Write out the line with "Judging by the" and every later line through the end of the data below, exactly as given, with no pictures in the copy.

┄┄┄┄┄┄┄┄┄┄

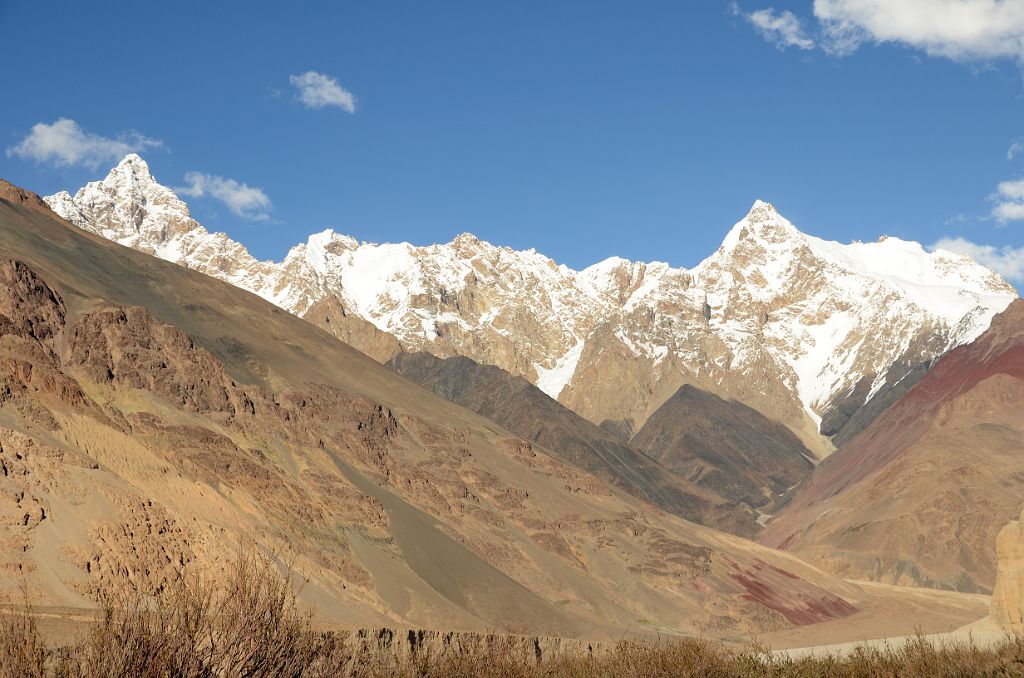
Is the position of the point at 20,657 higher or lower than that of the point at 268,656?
lower

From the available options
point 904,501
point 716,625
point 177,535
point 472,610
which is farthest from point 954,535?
point 177,535

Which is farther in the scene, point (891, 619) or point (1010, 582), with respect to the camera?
point (891, 619)

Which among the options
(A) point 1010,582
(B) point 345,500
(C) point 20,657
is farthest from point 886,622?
(C) point 20,657

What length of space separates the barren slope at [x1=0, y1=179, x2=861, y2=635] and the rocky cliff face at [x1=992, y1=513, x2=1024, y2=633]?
26.7m

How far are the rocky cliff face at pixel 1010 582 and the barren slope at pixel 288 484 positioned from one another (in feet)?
87.5

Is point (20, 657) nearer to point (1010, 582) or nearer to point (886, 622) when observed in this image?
point (1010, 582)

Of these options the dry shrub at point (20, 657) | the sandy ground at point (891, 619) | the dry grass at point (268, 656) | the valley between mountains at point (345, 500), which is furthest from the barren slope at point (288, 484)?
the dry shrub at point (20, 657)

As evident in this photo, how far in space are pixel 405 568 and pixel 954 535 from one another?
83.8 m

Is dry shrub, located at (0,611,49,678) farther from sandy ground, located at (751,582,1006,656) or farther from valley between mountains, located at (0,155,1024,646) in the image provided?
sandy ground, located at (751,582,1006,656)

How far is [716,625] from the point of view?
3529 inches

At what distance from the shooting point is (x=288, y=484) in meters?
73.9

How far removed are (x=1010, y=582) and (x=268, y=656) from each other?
1236 inches

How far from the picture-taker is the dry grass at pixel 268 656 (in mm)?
24250

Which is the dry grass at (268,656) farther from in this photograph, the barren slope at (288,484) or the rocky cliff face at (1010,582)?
the barren slope at (288,484)
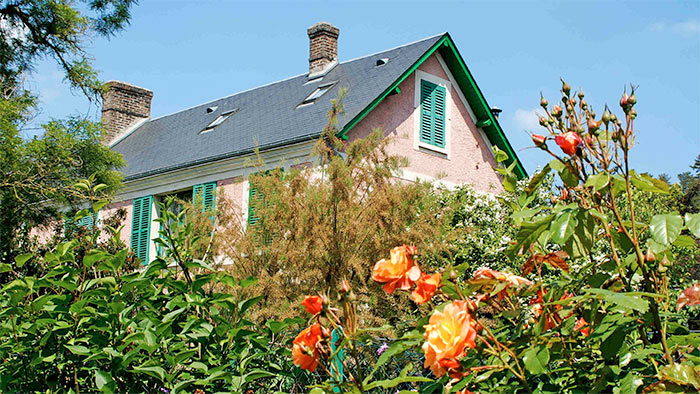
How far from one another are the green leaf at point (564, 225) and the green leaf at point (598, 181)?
0.23ft

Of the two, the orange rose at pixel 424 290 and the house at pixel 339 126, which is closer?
the orange rose at pixel 424 290

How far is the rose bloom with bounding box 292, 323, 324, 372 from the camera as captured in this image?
1.77m

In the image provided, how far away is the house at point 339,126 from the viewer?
14.1 m

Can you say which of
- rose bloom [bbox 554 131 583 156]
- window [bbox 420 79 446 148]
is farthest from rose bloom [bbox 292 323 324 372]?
window [bbox 420 79 446 148]

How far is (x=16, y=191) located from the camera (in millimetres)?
11398

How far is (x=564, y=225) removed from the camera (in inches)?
61.2

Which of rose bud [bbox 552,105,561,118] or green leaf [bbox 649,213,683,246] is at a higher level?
rose bud [bbox 552,105,561,118]

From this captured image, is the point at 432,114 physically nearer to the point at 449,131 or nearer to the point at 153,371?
the point at 449,131

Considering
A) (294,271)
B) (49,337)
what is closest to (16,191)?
(294,271)

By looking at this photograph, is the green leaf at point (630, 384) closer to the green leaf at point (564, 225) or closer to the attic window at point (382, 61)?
the green leaf at point (564, 225)

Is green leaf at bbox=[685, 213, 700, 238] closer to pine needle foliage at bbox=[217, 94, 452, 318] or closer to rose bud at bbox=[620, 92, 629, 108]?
rose bud at bbox=[620, 92, 629, 108]

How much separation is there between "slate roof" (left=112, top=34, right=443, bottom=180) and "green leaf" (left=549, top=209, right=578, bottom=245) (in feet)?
37.2

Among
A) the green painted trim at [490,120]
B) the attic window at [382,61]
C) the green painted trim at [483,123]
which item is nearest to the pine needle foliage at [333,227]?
the green painted trim at [490,120]

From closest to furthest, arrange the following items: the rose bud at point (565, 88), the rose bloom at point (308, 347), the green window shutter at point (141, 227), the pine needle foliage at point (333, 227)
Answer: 1. the rose bloom at point (308, 347)
2. the rose bud at point (565, 88)
3. the pine needle foliage at point (333, 227)
4. the green window shutter at point (141, 227)
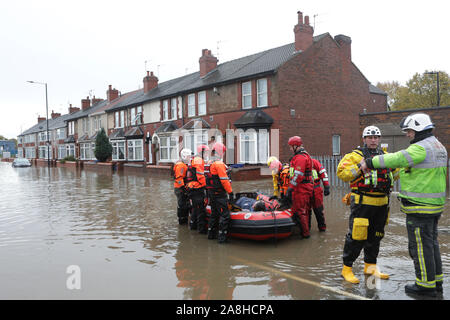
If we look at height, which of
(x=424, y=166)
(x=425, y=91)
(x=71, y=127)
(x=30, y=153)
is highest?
(x=425, y=91)

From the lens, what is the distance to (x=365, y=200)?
4.96 metres

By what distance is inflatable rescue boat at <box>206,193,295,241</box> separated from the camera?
7020 millimetres

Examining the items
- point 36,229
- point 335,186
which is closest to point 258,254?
point 36,229

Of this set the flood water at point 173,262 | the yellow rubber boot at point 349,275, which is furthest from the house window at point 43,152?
the yellow rubber boot at point 349,275

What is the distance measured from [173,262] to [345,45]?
23.3 meters

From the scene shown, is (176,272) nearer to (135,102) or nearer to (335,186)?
(335,186)

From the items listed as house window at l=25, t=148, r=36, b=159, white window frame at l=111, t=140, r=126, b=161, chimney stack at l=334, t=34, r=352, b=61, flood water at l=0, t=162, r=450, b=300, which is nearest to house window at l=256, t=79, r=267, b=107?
chimney stack at l=334, t=34, r=352, b=61

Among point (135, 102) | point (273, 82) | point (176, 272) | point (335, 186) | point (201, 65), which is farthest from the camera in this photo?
point (135, 102)

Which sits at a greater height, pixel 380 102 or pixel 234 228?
pixel 380 102

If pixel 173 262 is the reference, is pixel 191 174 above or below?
above

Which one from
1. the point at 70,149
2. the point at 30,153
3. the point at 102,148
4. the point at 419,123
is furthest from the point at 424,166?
the point at 30,153

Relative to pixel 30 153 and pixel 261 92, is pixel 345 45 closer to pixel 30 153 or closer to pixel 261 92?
pixel 261 92
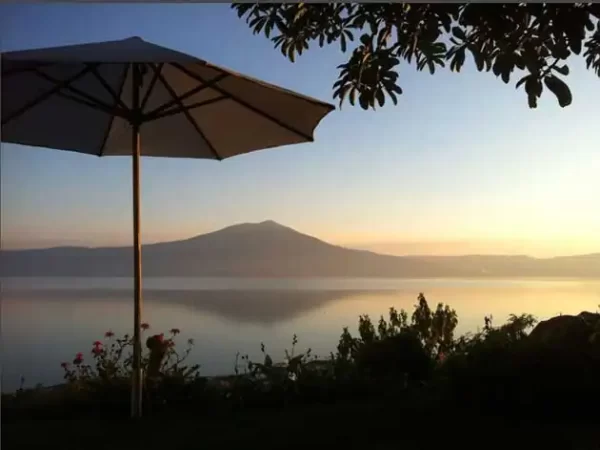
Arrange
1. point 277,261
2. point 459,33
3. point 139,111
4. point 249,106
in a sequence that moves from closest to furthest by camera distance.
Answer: point 459,33 → point 139,111 → point 249,106 → point 277,261

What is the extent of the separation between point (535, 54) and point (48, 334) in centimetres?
278

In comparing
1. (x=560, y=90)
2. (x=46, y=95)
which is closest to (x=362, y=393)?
(x=560, y=90)

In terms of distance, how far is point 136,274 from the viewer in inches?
129

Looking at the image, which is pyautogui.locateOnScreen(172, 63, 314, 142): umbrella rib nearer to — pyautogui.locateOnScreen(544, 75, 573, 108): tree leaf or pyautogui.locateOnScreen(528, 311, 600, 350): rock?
pyautogui.locateOnScreen(544, 75, 573, 108): tree leaf

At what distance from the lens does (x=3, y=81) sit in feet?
9.93

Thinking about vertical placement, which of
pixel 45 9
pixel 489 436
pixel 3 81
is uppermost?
pixel 45 9

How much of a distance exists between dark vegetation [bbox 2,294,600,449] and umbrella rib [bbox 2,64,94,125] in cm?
127

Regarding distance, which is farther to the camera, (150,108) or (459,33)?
(150,108)

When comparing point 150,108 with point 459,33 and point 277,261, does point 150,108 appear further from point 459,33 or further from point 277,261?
point 459,33

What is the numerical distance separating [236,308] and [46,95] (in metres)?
1.49

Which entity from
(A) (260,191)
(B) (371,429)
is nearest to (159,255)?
(A) (260,191)

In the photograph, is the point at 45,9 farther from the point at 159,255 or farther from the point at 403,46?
the point at 403,46

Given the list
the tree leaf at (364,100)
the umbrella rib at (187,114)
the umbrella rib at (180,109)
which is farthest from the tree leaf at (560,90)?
the umbrella rib at (187,114)

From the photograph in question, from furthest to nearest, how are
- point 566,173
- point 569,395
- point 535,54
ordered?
point 566,173, point 569,395, point 535,54
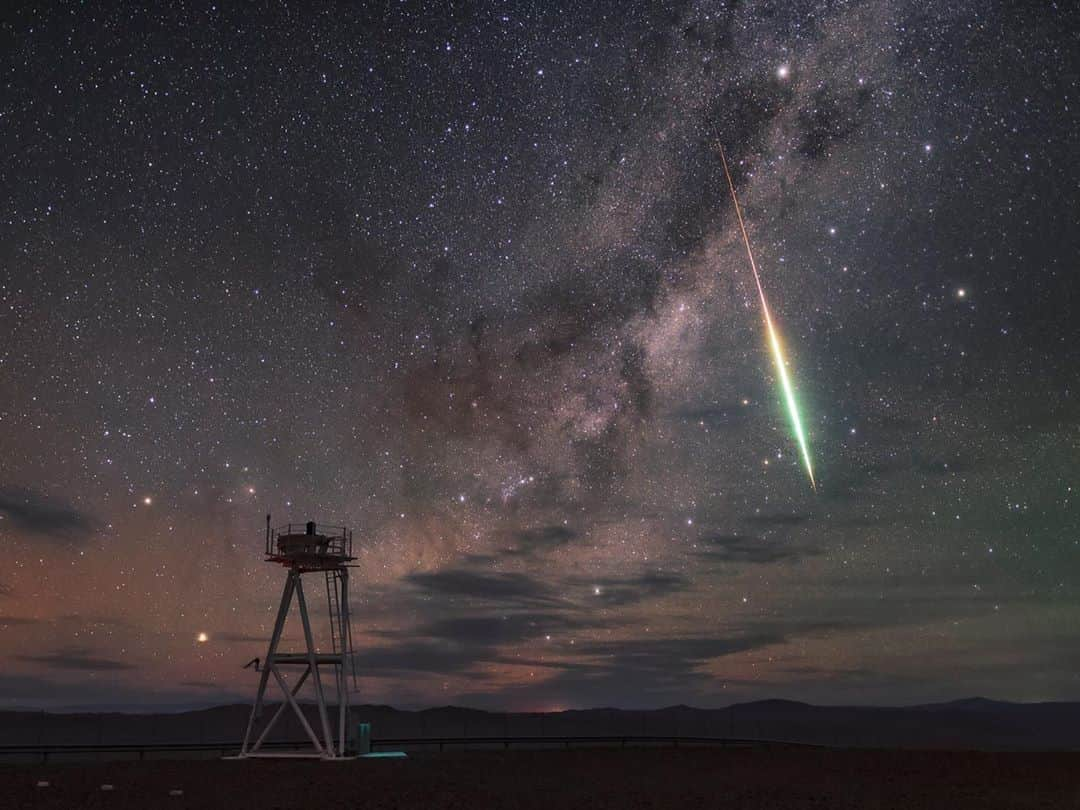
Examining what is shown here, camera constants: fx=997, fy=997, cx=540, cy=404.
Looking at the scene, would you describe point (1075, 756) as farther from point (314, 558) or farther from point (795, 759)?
point (314, 558)

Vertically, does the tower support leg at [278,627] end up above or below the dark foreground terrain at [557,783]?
above

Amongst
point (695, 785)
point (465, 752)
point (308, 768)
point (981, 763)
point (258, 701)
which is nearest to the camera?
point (695, 785)

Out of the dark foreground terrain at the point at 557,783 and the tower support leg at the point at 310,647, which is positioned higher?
the tower support leg at the point at 310,647

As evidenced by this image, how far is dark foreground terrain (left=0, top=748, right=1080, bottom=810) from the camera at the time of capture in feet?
104

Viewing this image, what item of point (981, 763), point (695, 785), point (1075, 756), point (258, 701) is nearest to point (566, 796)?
point (695, 785)

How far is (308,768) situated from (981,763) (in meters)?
34.1

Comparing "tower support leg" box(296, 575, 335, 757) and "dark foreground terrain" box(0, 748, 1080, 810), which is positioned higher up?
"tower support leg" box(296, 575, 335, 757)

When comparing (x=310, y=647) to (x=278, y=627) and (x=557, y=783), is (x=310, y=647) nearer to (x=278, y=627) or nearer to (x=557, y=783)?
(x=278, y=627)

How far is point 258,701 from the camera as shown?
145ft

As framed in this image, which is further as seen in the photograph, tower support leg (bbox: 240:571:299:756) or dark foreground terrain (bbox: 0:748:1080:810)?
tower support leg (bbox: 240:571:299:756)

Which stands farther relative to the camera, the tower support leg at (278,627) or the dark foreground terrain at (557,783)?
the tower support leg at (278,627)

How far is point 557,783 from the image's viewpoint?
38.6 metres

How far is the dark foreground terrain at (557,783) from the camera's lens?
31672mm

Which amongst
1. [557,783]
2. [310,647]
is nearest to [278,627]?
[310,647]
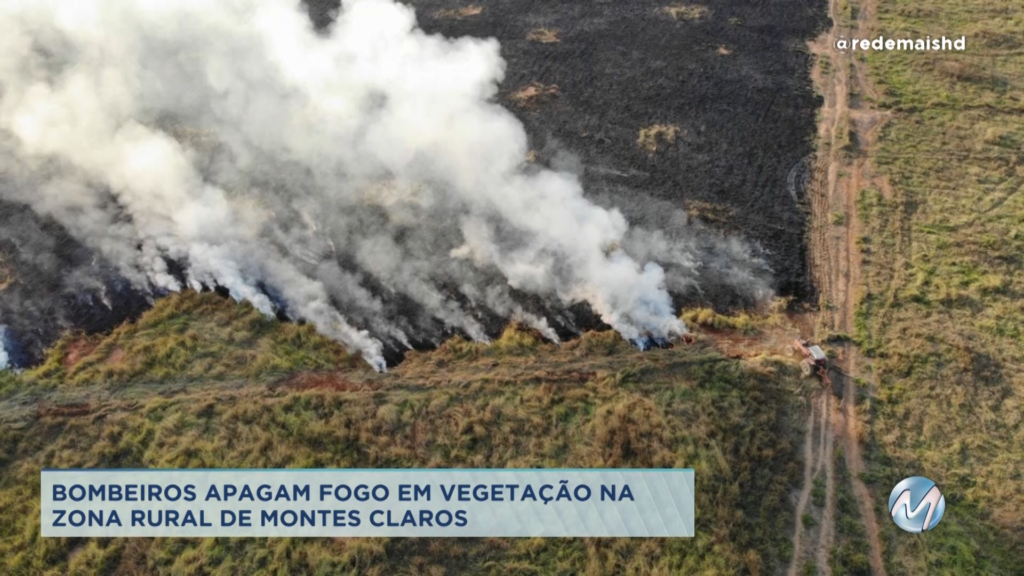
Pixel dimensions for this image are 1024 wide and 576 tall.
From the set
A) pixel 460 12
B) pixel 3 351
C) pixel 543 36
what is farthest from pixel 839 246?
pixel 3 351

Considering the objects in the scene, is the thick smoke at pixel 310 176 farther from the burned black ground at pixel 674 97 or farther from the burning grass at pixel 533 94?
the burned black ground at pixel 674 97

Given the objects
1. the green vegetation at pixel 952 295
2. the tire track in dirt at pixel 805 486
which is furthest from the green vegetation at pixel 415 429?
the green vegetation at pixel 952 295

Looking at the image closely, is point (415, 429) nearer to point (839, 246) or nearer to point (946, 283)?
point (839, 246)

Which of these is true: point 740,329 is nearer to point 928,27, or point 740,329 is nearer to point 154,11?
point 928,27

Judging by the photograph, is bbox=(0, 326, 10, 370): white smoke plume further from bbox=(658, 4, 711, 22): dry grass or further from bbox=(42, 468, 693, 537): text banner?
bbox=(658, 4, 711, 22): dry grass

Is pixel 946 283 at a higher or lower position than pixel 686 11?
lower
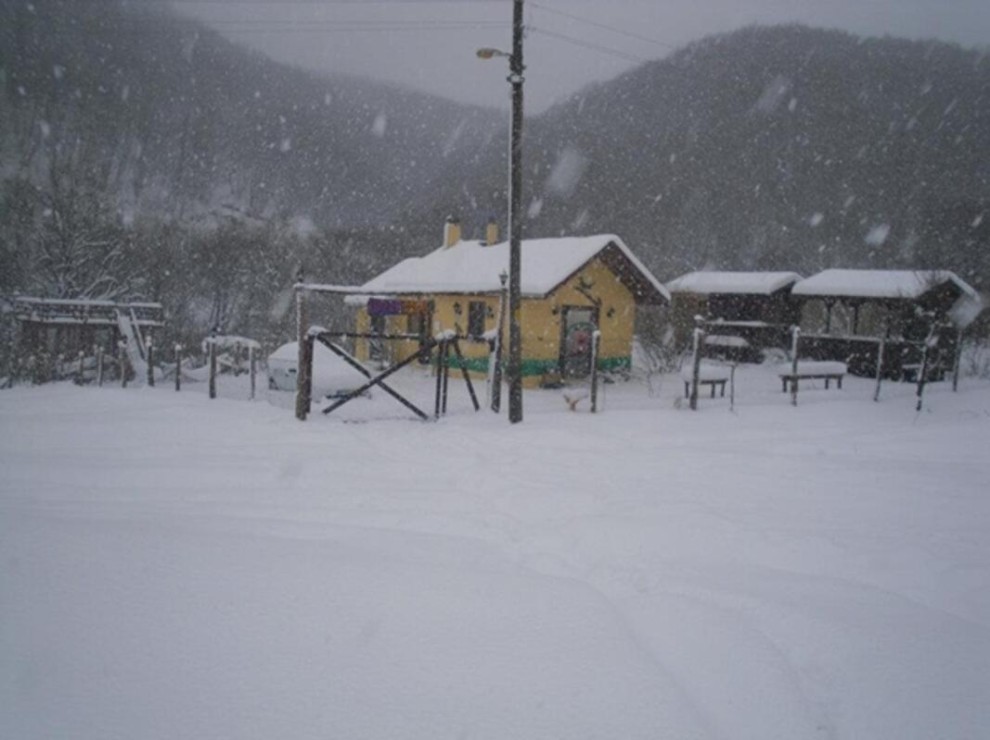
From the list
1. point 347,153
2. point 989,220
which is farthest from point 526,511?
point 347,153

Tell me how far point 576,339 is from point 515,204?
1030 cm

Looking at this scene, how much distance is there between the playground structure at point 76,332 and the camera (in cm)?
2083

┄┄┄┄┄┄┄┄┄┄

Solution for this problem:
Judging by the photograph, is bbox=(0, 326, 10, 370): white smoke plume further from bbox=(658, 4, 711, 22): dry grass or further from bbox=(42, 468, 693, 537): text banner?
bbox=(658, 4, 711, 22): dry grass

Is pixel 946 283 at a higher or lower position than pixel 686 11?
lower
From the list
1. point 347,153
2. point 989,220
which is farthest from point 526,511?
point 347,153

Tell me how far point 576,339 is from point 515,204?
1030 cm

Looking at this scene, how much distance is there between the playground structure at point 76,332 and the camera (in cm)?
2083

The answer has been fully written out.